Les $6 milliards en financement pour du “logement très abordable” mentionnés dans sa plateforme électorale pourrait faire une grosse différence, selon la porte-parole du FRAPRU. Toutefois, ça n’a pas été mis au clair si le terme “logement très abordable” fait référence à du logement social, ou aux projets de logements abordables qui ne sont pas toujours abordables.

The Rover a demandé ce qu’est du “logement très abordable” à Logement, Infrastructures et Collectivité Canada (LICC), et ils ont répondu “il n’y a pas de définition standardisée du terme logement très abordable dans l’industrie. Le terme fait généralement référence à du logement à bas coût, sous le marché, et abordable pour les ménages à faible revenu.”

Cette réponse au minimum clarifie que le but est de fournir du logement en dessous du marché, mais ce n’est pas clair comment, surtout dans les grandes villes où l’espace pour bâtir est une ressource limitée.

LICC a aussi ajouté que le logement social et communautaire est “un des modèles qui peut offrir du logement très abordable”, mais ils n’ont pas confirmé si ce type de logement va jouer un rôle dans leur plan pour livrer de l’abordabilité. Comme Véronique Laflamme l’a dit à The Rover, c’est encore incertain ce que le gouvernement minoritaire de Mark Carney planifie.

L’autre inquiétude de Véronique Laflamme est que la plateforme électorale du Parti libéral ne mentionne pas quels projets vont recevoir des subventions et lesquels vont recevoir des prêts.
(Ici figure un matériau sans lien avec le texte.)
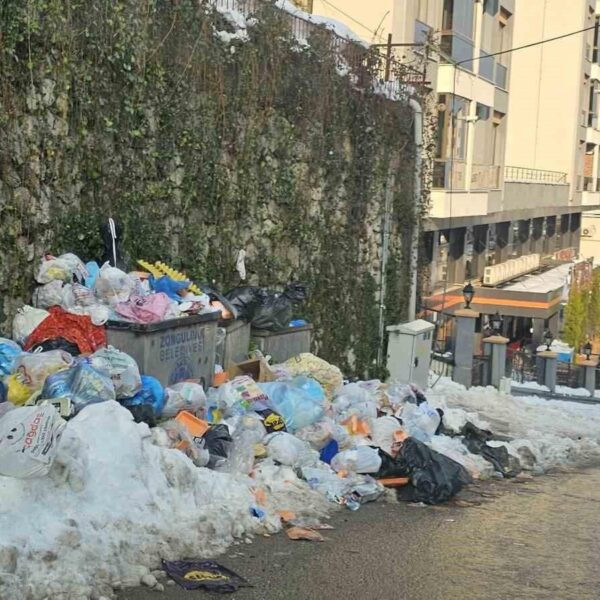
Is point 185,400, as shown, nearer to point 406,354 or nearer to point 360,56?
point 406,354

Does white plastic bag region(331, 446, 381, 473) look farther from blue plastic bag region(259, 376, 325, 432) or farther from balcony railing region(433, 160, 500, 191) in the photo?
balcony railing region(433, 160, 500, 191)

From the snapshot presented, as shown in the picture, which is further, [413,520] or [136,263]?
[136,263]

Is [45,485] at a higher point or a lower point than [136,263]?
lower

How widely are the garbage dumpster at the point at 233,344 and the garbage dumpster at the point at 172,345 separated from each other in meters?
0.66

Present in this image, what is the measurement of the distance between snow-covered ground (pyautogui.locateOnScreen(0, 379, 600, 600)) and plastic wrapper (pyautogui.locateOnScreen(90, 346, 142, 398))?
0.50 meters

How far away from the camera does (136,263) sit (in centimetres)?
895

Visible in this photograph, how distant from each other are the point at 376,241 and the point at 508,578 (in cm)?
891

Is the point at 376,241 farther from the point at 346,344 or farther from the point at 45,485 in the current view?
the point at 45,485

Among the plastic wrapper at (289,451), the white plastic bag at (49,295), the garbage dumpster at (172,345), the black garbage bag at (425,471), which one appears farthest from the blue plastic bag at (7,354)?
the black garbage bag at (425,471)

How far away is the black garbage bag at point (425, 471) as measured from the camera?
7.72 m

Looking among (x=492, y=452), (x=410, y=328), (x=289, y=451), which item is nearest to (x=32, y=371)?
(x=289, y=451)

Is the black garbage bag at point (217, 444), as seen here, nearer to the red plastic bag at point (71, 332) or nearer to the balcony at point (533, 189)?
the red plastic bag at point (71, 332)

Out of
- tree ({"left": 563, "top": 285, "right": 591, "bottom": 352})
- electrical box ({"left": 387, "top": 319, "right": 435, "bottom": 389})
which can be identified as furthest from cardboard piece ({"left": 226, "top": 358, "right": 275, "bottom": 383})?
tree ({"left": 563, "top": 285, "right": 591, "bottom": 352})

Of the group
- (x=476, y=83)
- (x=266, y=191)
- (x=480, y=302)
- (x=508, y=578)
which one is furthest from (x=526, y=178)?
(x=508, y=578)
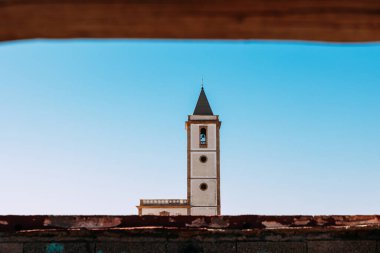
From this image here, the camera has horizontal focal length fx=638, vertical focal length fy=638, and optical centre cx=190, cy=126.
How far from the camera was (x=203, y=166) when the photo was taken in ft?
140

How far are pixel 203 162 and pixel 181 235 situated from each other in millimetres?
36346

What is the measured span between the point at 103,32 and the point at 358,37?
0.63 metres

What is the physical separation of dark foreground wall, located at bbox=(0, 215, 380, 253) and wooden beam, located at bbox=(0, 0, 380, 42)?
492 cm

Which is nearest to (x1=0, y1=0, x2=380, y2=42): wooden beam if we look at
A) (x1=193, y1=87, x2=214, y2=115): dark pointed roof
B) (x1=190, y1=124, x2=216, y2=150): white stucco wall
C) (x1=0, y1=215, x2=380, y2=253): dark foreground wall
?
(x1=0, y1=215, x2=380, y2=253): dark foreground wall

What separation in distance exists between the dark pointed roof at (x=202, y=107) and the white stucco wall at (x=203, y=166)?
314 cm

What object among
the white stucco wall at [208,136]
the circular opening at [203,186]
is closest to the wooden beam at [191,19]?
the circular opening at [203,186]

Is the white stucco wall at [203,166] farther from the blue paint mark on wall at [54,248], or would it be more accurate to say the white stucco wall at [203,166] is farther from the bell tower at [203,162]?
the blue paint mark on wall at [54,248]

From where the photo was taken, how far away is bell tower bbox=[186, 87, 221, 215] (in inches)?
1633

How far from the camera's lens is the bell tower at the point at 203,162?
41.5 metres

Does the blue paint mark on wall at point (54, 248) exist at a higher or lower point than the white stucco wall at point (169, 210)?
lower

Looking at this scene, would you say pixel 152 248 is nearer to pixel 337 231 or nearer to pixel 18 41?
pixel 337 231

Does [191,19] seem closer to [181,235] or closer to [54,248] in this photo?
[181,235]

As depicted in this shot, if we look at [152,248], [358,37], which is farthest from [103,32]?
[152,248]

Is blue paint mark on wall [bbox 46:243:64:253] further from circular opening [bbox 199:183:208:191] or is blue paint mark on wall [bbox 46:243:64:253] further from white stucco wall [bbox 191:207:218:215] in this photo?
circular opening [bbox 199:183:208:191]
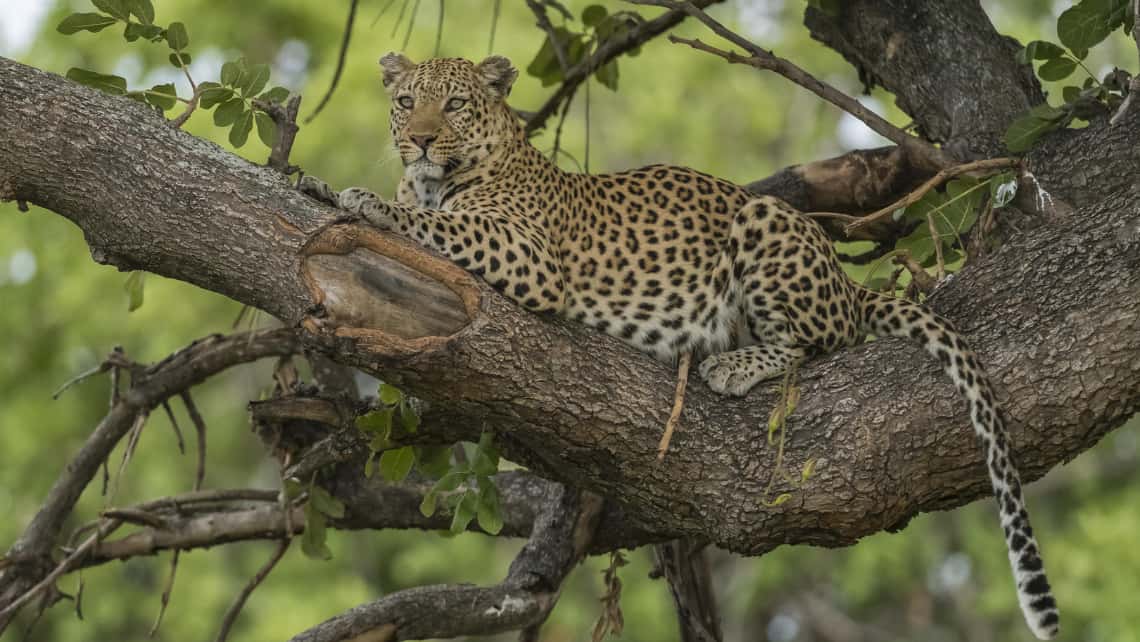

LICC n’a pas répondu à nos questions par rapport à cette distinction. Si des projets de logements sociaux sont financés par des prêts, ils auront potentiellement besoin de rembourser ces prêts à travers des loyers plus chers, même si c’est pour du logement hors marché.

Faiz Abhuani dit aussi que le logement social est la meilleure manière de livrer de l’abordabilité, mais il ne croit pas que la crise du logement peut être réglée par le gouvernement fédéral. “C’est vraiment au niveau municipal que les choses doivent changer,” dit-il, à cause des multiples lois municipales et problèmes de zonage qui compliquent le processus de bâtir du logement social.